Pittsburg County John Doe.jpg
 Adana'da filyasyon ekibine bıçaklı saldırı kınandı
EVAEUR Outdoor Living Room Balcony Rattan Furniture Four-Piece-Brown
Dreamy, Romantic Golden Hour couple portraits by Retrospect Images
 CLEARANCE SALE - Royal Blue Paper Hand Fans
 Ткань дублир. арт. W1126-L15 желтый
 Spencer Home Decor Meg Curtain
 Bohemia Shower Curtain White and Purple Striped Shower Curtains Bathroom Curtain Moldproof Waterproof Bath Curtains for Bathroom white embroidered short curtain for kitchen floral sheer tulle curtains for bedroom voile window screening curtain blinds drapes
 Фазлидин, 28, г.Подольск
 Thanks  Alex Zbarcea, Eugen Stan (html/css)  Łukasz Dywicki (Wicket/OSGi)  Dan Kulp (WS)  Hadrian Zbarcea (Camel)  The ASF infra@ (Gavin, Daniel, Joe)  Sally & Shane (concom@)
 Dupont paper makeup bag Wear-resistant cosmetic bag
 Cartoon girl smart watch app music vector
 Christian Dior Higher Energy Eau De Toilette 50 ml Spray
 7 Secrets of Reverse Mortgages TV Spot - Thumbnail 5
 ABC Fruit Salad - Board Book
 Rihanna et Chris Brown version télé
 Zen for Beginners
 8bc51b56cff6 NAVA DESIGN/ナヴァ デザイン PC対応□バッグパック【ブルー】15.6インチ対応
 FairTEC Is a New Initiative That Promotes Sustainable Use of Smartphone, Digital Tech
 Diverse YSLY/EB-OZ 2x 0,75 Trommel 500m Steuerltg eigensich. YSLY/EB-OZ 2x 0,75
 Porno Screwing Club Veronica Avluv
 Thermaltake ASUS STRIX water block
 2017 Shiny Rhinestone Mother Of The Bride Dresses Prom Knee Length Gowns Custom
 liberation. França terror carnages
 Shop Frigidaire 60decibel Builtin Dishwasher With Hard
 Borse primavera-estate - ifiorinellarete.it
----------------
_Task brief_
In the records above, how many lines include the string "Curtain"? Answer with only the number.

_Output for this exercise_
2